## WHAT YOU SHOULD DO
Count the lines in the items below that contain the string "frame", matching case exactly, and give only the number.

## RECORDS PROVIDED
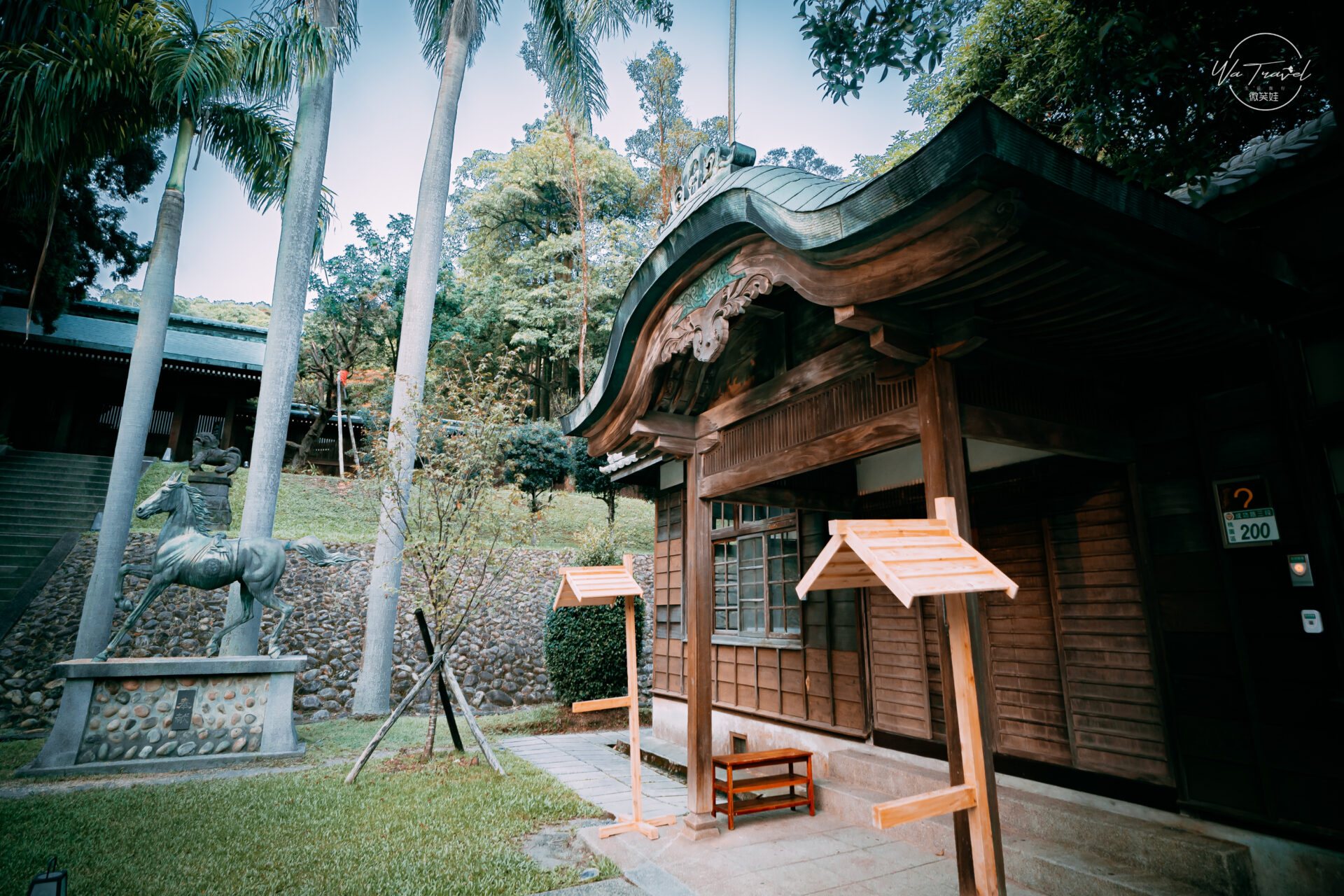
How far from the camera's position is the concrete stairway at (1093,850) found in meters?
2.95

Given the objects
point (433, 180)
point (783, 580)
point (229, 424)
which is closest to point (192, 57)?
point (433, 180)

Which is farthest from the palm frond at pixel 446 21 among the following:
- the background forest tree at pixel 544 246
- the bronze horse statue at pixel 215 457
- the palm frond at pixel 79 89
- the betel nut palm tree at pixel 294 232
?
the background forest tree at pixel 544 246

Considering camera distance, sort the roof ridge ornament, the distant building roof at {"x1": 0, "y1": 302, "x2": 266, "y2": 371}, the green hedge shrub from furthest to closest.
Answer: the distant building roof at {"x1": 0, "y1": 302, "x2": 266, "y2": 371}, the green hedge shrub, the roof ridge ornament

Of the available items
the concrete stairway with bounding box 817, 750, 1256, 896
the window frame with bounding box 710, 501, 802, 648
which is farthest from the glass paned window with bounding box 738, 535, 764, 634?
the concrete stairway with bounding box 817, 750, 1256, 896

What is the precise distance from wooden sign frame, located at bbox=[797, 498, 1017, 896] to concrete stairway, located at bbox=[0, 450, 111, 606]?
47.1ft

==

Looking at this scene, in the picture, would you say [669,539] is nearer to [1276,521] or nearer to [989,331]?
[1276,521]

## ANSWER TO THIS TASK
2